I'm sure LiveKit or similar would be best to use in production. I'm sure these libraries handle a lot of edge cases, or at least let you configure things quite well out of the box. Though maybe that argument will become less and less potent over time. The results I got were genuinely impressive, and of course most of the credit goes to the LLM. I think it's worth building this stuff from scratch, just so that you can be sure you understand what you'll actually be running. I now know how every piece works and can configure/tune things more confidently.

MbBrainz · 2026-03-02T21:31:44 1772487104

Love it! Solving the latency problem is essential to making voice ai usable and comfortable. Your point on VAD is interesting - hadn't thought about that.

kaonwarb · 2026-03-03T04:02:07 1772510527

One of the challenges with trying to achieve IRL human-level latency is that we rely on nonverbal cues for face-to-face turn-taking. See e.g. https://www.sciencedirect.com/science/article/pii/S001002772...

pritesh1908 · 2026-03-03T17:39:32 1772559572

Great writeup. The speaking vs listening framing is underrated. TTFT with Groq and colocation are both real wins that don't get talked about enough.

For anyone wanting this production ready out of the box, Dograh is an OSS project built on the same principles and goes much beyond ( https://github.com/dograh-hq/dograh ).

Groq, Flux(Deepgram), instant barge-in cancel, full streaming pipeline etc .but also telephony, echo handling, tool calls for external services, variable extraction, and domain dictionary baked in. All the parts needed in production are already solved.

bachittle · 2026-03-03T12:32:57 1772541177

I'm running a local voice agent on a Mac Mini M4. Qwen ASR for STT and Qwen TTS on Apple Silicon via MLX, Claude for the LLM. No API costs besides the Claude subscription but the interesting part is the LLM is agentic because it's using Claude Code. It reads and writes files, spawns background agents, controls devices, all through voice.

*Provided records*
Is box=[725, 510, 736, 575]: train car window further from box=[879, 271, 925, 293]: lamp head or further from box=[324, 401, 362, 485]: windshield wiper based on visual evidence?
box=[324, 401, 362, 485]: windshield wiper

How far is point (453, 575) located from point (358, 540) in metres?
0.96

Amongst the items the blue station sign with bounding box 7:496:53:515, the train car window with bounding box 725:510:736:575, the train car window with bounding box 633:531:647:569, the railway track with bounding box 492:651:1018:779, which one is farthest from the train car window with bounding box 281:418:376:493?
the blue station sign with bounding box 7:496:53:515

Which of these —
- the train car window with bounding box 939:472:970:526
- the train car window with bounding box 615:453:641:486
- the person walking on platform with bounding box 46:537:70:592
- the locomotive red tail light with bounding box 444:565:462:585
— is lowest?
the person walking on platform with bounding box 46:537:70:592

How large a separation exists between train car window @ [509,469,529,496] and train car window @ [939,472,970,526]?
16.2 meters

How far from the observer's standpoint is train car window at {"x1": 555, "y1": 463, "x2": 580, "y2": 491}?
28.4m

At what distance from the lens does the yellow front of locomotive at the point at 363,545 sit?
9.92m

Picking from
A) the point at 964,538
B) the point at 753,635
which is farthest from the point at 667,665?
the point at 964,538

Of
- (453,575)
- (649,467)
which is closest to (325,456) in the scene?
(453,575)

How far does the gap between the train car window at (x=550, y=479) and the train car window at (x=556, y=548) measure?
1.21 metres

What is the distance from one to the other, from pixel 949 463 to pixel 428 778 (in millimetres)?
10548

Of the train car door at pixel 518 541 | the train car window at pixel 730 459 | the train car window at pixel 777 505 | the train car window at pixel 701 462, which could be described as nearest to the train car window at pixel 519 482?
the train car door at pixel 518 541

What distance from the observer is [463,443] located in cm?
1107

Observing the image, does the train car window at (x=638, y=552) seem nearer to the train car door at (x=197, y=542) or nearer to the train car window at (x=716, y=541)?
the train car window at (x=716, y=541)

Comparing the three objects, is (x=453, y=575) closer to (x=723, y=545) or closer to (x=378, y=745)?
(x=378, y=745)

*Exercise requirements*
**a)** Copy the stretch of the voice agent thread from "MbBrainz · 2026-03-02T21:31:44" through "thought about that." word for word.
**b)** List every username shown with a post in the voice agent thread.
**c)** Continue the voice agent thread from its last sentence.

*Task-by-task results*
**a)**
MbBrainz · 2026-03-02T21:31:44 1772487104

Love it! Solving the latency problem is essential to making voice ai usable and comfortable. Your point on VAD is interesting - hadn't thought about that.

**b)**
MbBrainz
kaonwarb
pritesh1908
bachittle

**c)**
The insights about VAD and streaming pipelines in this thread are exactly what I'm looking at for v2. Moving to a WebSocket streaming pipeline with proper voice activity detection would close the latency gap significantly, even with local models.

juliendorra · 2026-03-03T08:14:07 1772525647

Nice write up! Even if I think that turn taking is a very simplified model of conversation! There’s collaborative overlapping, while the other continue, there is all the confirmations that the other agree, there’s the phatic messages maintaining the "listening channel open", and there’s even completion (filling a word or a name) that are not turn taking and should not be taken as such, yet that the model should be able to produce and accept. They are probably not modeled well or at all by a turn taking process

cootsnuck · 2026-03-03T05:55:28 1772517328

Yea, Deepgram Flux is the secret sauce. Doesn't get talked about much.

For anyone curious: https://flux.deepgram.com/

totetsu · 2026-03-03T06:08:24 1772518104

What is the difference between Flux’s end-of-turn detection and Openai's Automatic turn detection Semantic mode?

cootsnuck · 2026-03-03T06:34:12 1772519652

In OpenAI's own words about semantic_vad:

> Chunks the audio when the model believes based on the words said by the user that they have completed their utterance.

Source: https://developers.openai.com/api/docs/guides/realtime-vad

OpenAI's Semantic mode is looking at the semantic meaning of the transcribed text to make an educated guess about where the user's end of utterance is.

According to Deepgram, Flux's end-of-turn detection is not just a semantic VAD (which inherently is a separate model from the STT model that's doing the transcribing). Deepgram describes Flux as:

> the same model that produces transcripts is also responsible for modeling conversational flow and turn detection.

[...]

> With complete semantic, acoustic, and full-turn context in a fused model, Flux is able to very accurately detect turn ends and avoid the premature interruptions common with traditional approaches.

Source: https://deepgram.com/learn/introducing-flux-conversational-s...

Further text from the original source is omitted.